*TASK ITEM*
As you look over the data below, please find each line where the word "frames" appears, then copy it.

*WORKING DATA*
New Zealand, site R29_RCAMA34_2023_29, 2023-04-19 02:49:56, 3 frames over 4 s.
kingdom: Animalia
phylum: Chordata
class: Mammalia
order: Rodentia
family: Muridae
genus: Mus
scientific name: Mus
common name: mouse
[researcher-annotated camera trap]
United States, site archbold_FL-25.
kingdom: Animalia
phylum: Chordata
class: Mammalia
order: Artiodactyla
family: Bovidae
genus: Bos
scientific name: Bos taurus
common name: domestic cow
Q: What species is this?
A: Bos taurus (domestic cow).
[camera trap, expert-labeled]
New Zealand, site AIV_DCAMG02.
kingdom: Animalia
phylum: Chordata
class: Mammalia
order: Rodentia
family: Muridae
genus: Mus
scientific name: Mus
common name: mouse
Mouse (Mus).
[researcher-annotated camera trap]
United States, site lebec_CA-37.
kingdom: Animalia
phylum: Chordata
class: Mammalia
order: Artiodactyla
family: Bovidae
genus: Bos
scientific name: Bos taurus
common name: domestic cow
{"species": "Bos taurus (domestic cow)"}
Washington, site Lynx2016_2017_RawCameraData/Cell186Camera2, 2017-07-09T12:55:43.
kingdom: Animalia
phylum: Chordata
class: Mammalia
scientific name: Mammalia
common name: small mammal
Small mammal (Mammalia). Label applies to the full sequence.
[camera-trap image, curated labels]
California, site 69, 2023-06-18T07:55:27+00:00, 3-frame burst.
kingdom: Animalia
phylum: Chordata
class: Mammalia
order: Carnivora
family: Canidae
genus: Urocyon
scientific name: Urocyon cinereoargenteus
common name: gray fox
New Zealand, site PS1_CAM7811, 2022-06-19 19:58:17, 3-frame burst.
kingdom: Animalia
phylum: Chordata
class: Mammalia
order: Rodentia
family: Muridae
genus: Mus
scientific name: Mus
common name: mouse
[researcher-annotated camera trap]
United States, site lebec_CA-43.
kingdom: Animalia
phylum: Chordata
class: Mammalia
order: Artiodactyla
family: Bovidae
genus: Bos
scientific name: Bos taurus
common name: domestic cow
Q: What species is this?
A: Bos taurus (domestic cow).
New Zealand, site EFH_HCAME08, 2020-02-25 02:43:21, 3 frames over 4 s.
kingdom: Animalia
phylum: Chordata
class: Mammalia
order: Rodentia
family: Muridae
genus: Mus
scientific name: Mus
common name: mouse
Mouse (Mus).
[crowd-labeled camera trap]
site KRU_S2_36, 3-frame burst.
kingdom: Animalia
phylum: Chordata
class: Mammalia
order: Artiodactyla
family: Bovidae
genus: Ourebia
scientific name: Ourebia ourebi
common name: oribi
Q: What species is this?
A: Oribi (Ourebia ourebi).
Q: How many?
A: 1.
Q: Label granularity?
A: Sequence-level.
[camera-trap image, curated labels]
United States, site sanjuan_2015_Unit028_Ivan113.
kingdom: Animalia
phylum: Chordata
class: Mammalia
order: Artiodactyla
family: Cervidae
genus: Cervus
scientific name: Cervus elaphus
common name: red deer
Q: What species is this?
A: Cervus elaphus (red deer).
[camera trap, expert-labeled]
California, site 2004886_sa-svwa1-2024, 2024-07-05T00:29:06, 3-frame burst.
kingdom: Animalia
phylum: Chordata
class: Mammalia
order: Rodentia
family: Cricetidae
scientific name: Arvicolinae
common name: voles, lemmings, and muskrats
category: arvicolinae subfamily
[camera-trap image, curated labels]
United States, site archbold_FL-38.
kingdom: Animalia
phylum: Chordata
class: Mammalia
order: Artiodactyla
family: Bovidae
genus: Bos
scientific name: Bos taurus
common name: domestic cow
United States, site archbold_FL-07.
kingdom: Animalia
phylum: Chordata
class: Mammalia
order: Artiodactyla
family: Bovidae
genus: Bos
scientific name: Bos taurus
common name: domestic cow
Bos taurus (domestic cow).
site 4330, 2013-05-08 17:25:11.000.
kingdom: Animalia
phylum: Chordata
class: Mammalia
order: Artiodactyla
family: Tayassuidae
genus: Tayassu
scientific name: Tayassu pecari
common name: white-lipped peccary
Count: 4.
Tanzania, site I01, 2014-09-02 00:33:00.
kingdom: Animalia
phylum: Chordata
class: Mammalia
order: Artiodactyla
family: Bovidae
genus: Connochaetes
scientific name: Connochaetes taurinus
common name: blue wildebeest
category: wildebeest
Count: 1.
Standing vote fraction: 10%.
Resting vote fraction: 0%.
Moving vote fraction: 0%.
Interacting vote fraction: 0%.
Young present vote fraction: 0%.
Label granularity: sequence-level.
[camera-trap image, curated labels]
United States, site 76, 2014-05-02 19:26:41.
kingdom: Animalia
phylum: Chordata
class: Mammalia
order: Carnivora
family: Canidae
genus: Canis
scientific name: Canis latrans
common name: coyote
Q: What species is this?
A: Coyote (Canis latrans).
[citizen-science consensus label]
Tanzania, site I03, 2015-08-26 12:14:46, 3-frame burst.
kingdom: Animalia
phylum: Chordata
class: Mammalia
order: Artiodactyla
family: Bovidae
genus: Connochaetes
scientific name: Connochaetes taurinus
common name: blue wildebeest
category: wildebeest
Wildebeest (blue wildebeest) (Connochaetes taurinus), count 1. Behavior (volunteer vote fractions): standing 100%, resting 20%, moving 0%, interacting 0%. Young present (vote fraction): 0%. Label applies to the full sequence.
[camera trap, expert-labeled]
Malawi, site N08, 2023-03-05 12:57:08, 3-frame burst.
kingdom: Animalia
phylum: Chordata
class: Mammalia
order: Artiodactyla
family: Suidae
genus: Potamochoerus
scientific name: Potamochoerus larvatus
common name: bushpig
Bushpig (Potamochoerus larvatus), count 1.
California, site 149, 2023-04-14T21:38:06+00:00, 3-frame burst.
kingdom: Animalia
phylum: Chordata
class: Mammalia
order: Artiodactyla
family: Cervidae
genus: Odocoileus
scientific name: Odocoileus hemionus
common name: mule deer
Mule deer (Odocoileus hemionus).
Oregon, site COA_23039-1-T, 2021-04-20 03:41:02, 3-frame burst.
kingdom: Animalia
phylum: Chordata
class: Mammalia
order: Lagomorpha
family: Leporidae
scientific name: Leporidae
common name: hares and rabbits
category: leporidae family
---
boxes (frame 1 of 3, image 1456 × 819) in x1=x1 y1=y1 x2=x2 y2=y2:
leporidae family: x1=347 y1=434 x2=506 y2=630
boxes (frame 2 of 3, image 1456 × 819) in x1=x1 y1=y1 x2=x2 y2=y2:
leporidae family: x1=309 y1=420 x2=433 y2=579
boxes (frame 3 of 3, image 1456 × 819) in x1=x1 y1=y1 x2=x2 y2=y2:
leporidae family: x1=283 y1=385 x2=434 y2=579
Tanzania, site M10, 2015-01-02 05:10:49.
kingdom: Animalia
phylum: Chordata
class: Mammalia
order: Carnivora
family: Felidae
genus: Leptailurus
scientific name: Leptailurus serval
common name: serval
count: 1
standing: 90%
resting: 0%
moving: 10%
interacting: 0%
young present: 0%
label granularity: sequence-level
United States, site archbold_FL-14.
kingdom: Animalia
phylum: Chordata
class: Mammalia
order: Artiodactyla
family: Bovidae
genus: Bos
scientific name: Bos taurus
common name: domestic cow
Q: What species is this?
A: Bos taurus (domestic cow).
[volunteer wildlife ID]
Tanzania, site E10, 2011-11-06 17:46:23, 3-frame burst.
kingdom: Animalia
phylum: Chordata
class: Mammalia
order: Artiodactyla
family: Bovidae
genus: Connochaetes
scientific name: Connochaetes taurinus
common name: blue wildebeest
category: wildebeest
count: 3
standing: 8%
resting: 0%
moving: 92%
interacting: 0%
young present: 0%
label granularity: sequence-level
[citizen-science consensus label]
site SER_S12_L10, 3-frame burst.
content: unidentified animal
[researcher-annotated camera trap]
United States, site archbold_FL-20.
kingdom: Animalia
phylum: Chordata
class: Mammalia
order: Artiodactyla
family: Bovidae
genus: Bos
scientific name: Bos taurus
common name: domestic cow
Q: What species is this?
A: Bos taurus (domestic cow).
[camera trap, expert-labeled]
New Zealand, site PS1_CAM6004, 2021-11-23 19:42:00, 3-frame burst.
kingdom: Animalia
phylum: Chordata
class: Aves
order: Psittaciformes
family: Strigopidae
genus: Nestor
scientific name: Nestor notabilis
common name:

*FINISHED EXERCISE*
New Zealand, site R29_RCAMA34_2023_29, 2023-04-19 02:49:56, 3 frames over 4 s.
New Zealand, site EFH_HCAME08, 2020-02-25 02:43:21, 3 frames over 4 s.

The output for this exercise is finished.